In convex analysis, convex sets and convex functions are core fundamental concepts, widely applied in optimization theory, partial differential equations, geometric analysis, and other fields. The research on convexity and generalized convexity is one of the important subjects in mathematical programming, numerous generalizations of convex functions have been proved useful for developing suitable optimization problems (see [1– 3]). Let \(\mathbb{X}\) be a real linear space (e.g., \(\mathbb{R}^n\)). A set \(C\subset \mathbb{X}\) is called a convex set if for any \(x_1,x_2\in C\) and any \(\lambda\in[0,1]\), the following holds: \[\begin{aligned} \lambda x_1+(1-\lambda)x_2\in C. \end{aligned}\]
The expression \(\lambda x_1+(1-\lambda)x_2\) is called the convex combination of \(x_1\) and \(x_2\), which geometrically represents the line segment connecting the two points. Therefore, the intuitive meaning of a convex set is: the line segment connecting any two points in the set is completely contained within the set. In addition, let \(C\subset\mathbb{X}\) be a convex set. A function \(f:C\to\mathbb{R}\) is called a convex function if for any \(x_1,x_2\in C\) and any \(\lambda\in[0,1]\), then \[\begin{aligned} f\left(\lambda x_1+(1-\lambda)x_2\right)\le\lambda f(x_1)+(1-\lambda)f(x_2). \end{aligned}\]

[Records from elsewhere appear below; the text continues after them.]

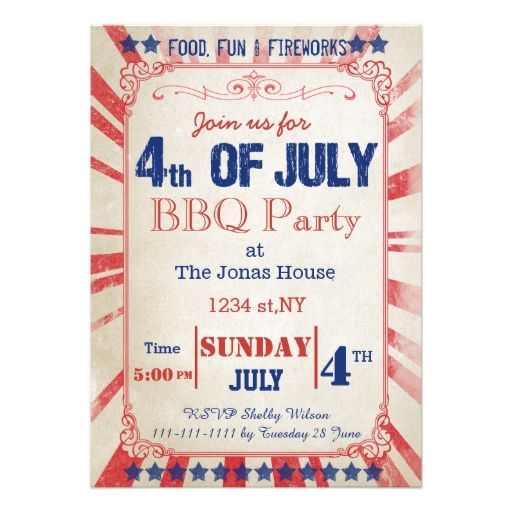 Best July Th Invitations Images On   Invites Party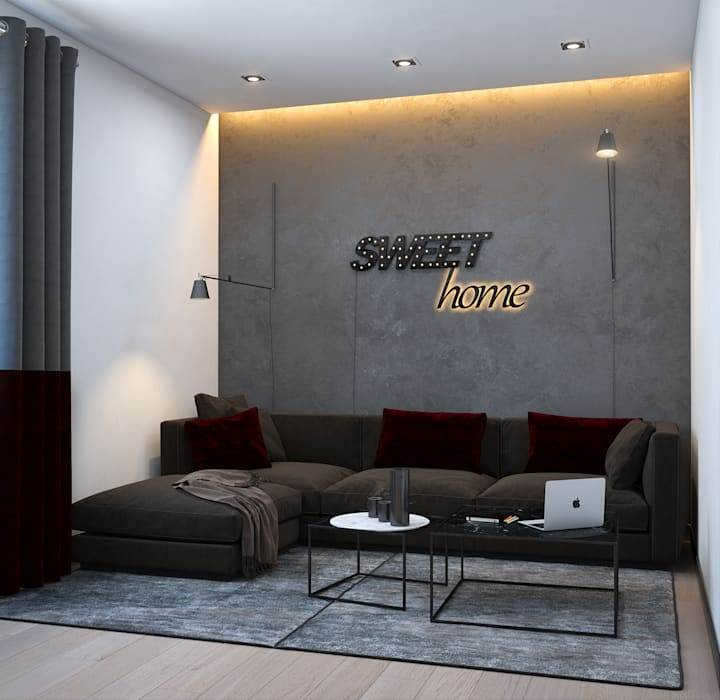 SVAI Studio minimalist style media rooms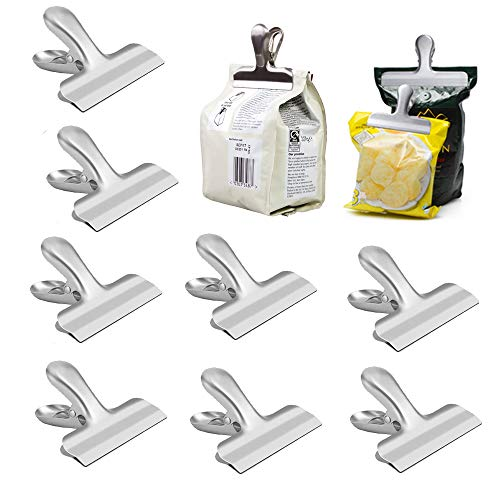 - Chip Bag Clips set of 13,8 Pack 3 Inch Heavy Duty Stainless Steel Clips and 5 Pack 4.3 Inch Plastic Sealing Clips, Great for Air Tight Seal Grip on Coffee & Food Bags, Kitchen Home Office Usage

If the inequality holds strictly for any \(x_1\neq x_2\) and \(\lambda\in(0,1)\), then \(f\) is called a strictly convex function; if \(-f\) is a convex function, then \(f\) is called a concave function.
\(s\)-convex functions defined on a space of real numbers was introduced by Orlicz in [4] and was used in the theory of Orlicz spaces. \(s\)-Orlicz convex sets and \(s\)-Orlicz convex mappings in linear spaces were introduced by Dragomir in [5].
Definition 1. [5] Let \(\mathbb{X}\) be a linear space and \(s\in(0,\infty).\) The set \(K\subseteq \mathbb{X}\) will be called \(s\)-Orlicz convex in \(\mathbb{X}\) if the following condition is true: \(x,y\in K\) and \(\alpha,\beta>0\) with \(\alpha^s+\beta^s=1\) imply \(\alpha x+\beta y\in K\).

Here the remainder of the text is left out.